Consider, for example, that he is the only president (or President-Elect) in American history to have married a former H-1B.
That would be his third (and current) wife, Melania, who is generally regarded to have been an H-1B model prior to her marriage. (In keeping with Trump's non-disclosure of his income tax filings, her immigration documents have not been published.)
Consider, also the large and luxurious Trump Bay Street development in Jersey City, N.J., across the Hudson from midtown Manhattan. It is being built, according to news accounts, with $50 million in EB-5 funding, presumably paying rock-bottom interest rates to the alien investors, as is usual.
In this case, while Trump's name is on the complex, his financial involvement is far less than that of the Kushner family, the actual developers of the place. Kushner, as in Jared Kushner, Trump's son-in-law and confidant. (Jared Kushner is said to be so powerful that he forced the departure of N.J. Governor Chris Christie from his job as head of the Trump transition team; Christie was the former U.S. Attorney who sent Jared's father to jail years ago for his activities involving the family's real estate business.)
I have been writing about EB-5 for years and, with the exception of the Jersey City property and a possible future connection to a hotel in Austin, Texas, Trump's name has not popped up. This may be because his most recent ventures have focused on the licensing of his name rather than actual financing and development of real estate properties. Further, there is no governmental dataset in the EB-5 business to be searched.

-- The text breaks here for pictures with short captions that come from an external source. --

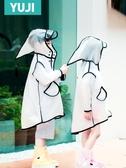 小孩寶寶嬰兒學生兒童雨衣女童幼兒園男童2-6歲1-3韓版雨披 居享優品
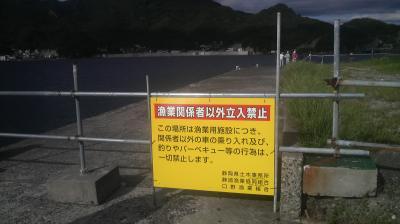 遶句・遖∵ュ「_convert_20100927082728[1]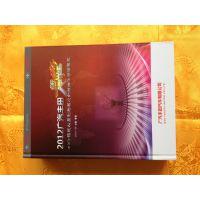 广州天河产品包装印刷制作/CD盒/包装盒身瓶身标签说明印刷/一件起印/送货上门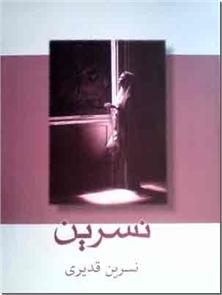 کتاب نسرین - رمان فارسی - خرید کتاب از: www.ashja.com - کتابسرای اشجع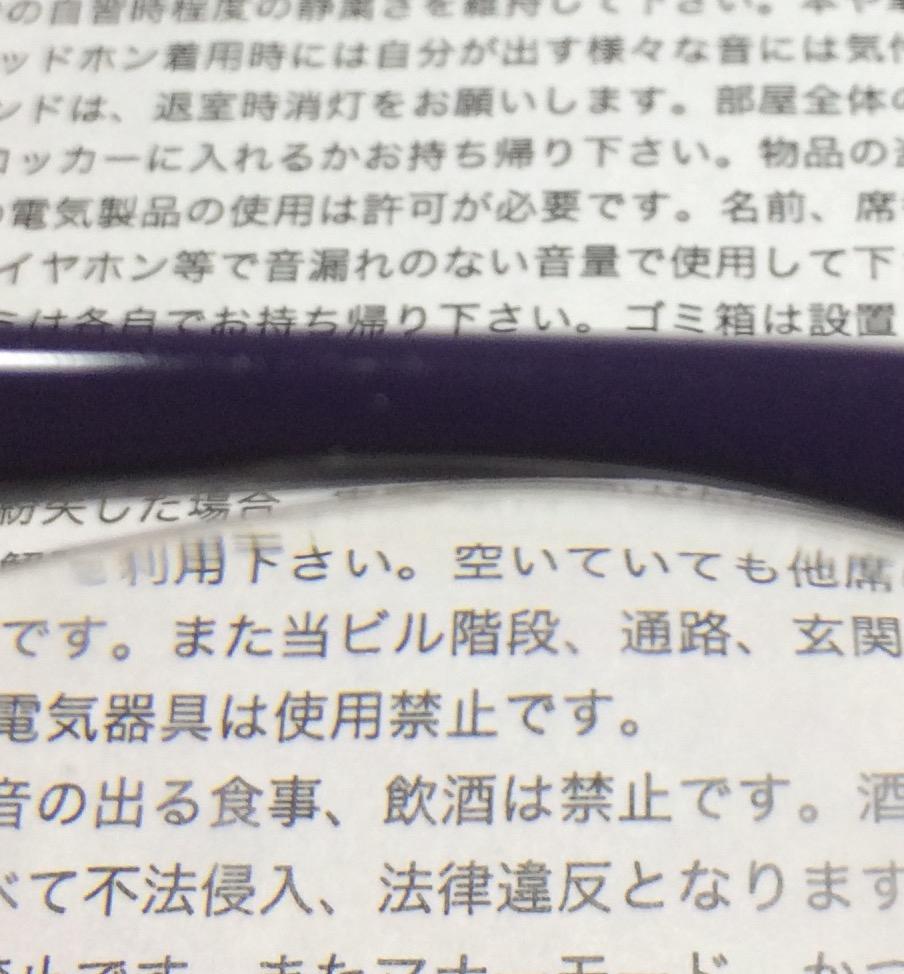 【1円~最落無し】 メガネ型 拡大鏡 紫 1.8倍 ほぼハ◯◯ルーペ ヘッドルーペ 老眼鏡代わりに 眼鏡に重ねて ハンズフリー_画像6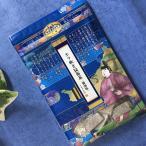 利尻屋みのや ホラ吹き昆布茶(醤油味)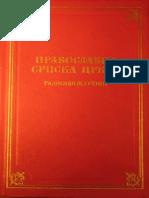 Radoslav M. Grujic - Pravoslavna Srpska Crkva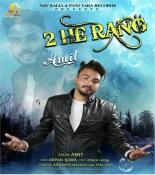 download 2 He Rang Amit mp3 song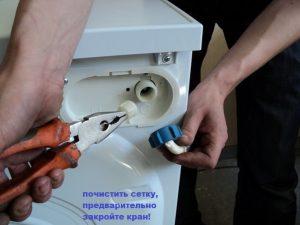 Чистка стиральной машины и профилактика Краснодар
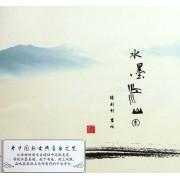 CD水墨江山(3)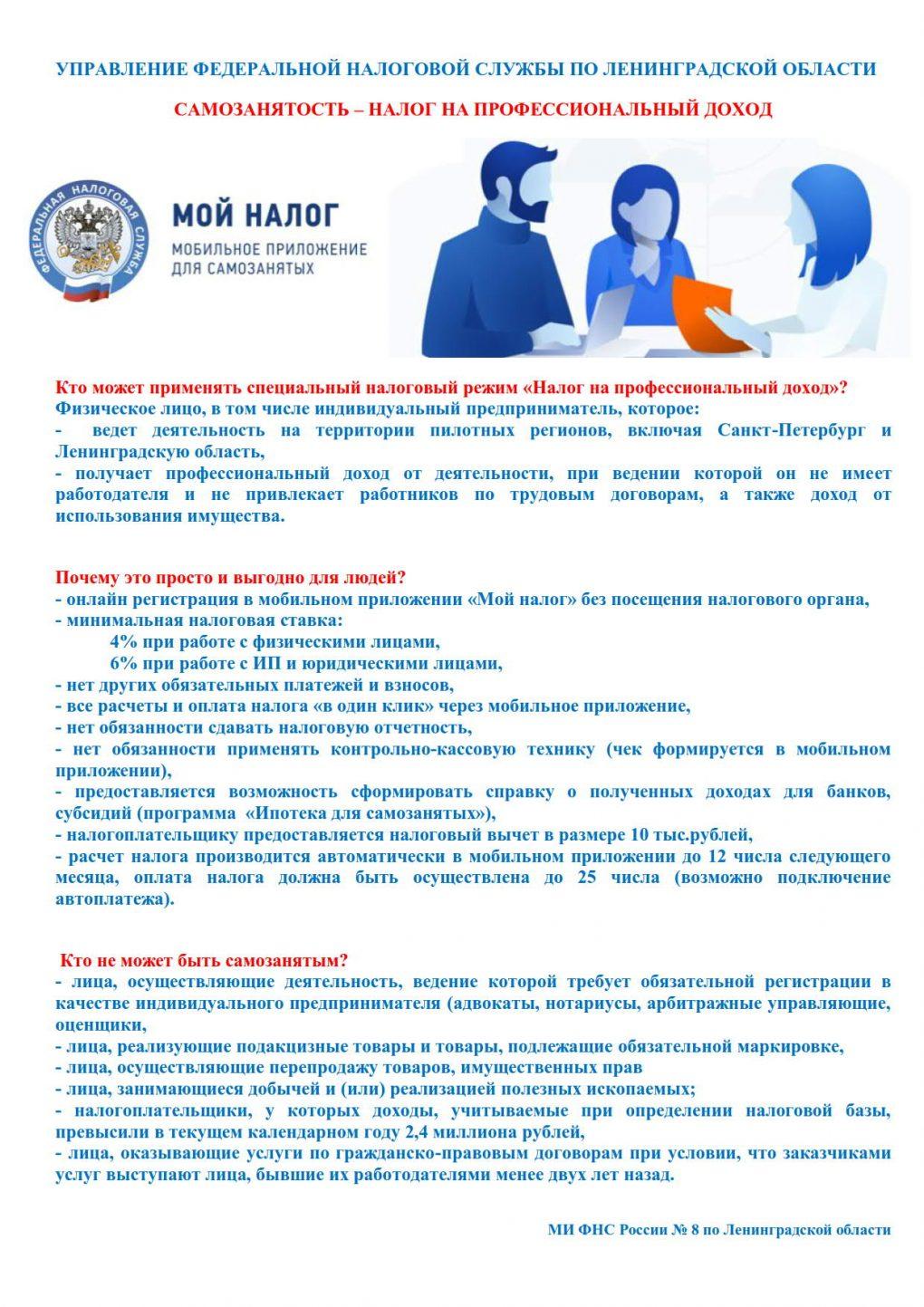 Буклет_самозанятые_1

Similarly the record shows both minor and diminishing connections between the Trump interests and the H-1B program. The Myvisajobs website, which is based on U.S. Department of Labor data, shows both the small scale and the declining efforts by Trump-named entities to secure H-1B workers in the last four years:
Year | Applications For H-1B Workers | Denials and Withdrawals | Remainder |
2013 | 12 | 3 | 9 |
2014 | 3 | 2 | 1 |
2015 | 3 | 3 | 0 |
2016 | 2 | 1 | 1 |
Totals | 20 | 9 | 11 |
Bear in mind that the Department of Labor clearance is only the first step in securing an H-1B worker, and that generally three Labor Conditions Attestations, which are measured above, secure one worker, so the Trump entities may have actually hired only three or four foreign workers in those four years. (We have no data on employing units owned or controlled by Trump that lack that name in their titles.)
What were the occupations of the 11 remaining H-1B workers requested in those years? One was for an Australian who was to play the role of senior vice president of hotel development; at a proposed wage of $350,000 a year I am hard pressed to argue that he or she would be depressing wages in that industry. The other 10 included five fashion models (that's the government's term), one winemaker for son Eric's winery in Virginia, an assistant golf grounds manager, and three middle-level hotel executives.

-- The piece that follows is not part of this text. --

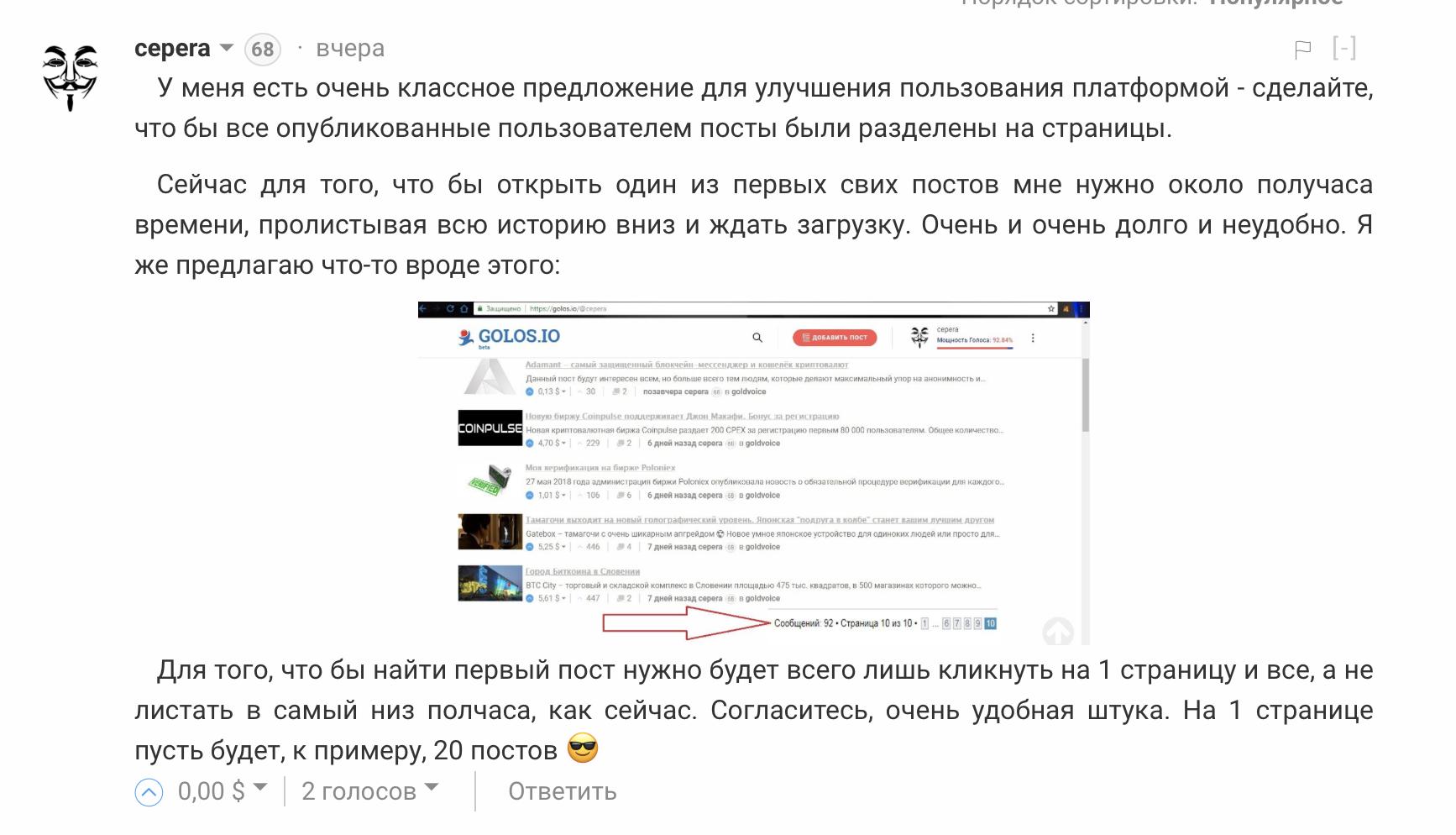 постраничная выдача постов.png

The models were to be paid $70,000 a year in two cases, and $75,000 in three others. The least well-paid of the set was the golf grounds supervisor, at $37,700 a year.
So what will Trump, or more likely his subordinates, do to these two programs? We should bear in mind that the biggest beneficiaries of the EB-5 program are wealthy New York real estate operators. While Trump has married an alumna of the H-1B program, he was literally born into the big city real estate business. On the other hand, the billionaire H-1B beneficiaries in Silicon Valley and the Indian outsourcing companies are not only outside of Trump's social set, many of the former were openly critical of him in the presidential race.

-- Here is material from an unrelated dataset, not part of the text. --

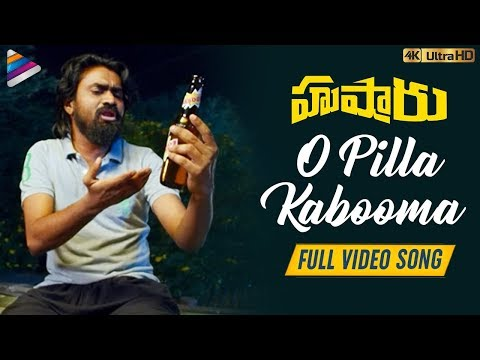 O Pilla Kabooma Full Video Song 4k | Husharu Latest Telugu Movie Songs | Rahul Ramakrishna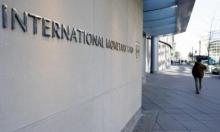 صندوق النقد الدولي: إضعاف العملة يهدّد النظام الاقتصادي العالمي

So, as the Real Deal, the perceptive trade paper of NYC's real estate industry, puts it, "EB-5 is likely thrive" under the new administration.
There are no indications that Trump is playing a role in the EB-5 extension battle on the Hill; the major part of the program is coming up for renewal by December 9 and it may be extended as-is for a while, or it might be reformed somewhat in the process.
While there are no critics of EB-5 anywhere near Trump, a strong critic of the H-1B program, Sen. Jeff Sessions, will be his new Attorney General. That program may actually be changed in the year or years to come.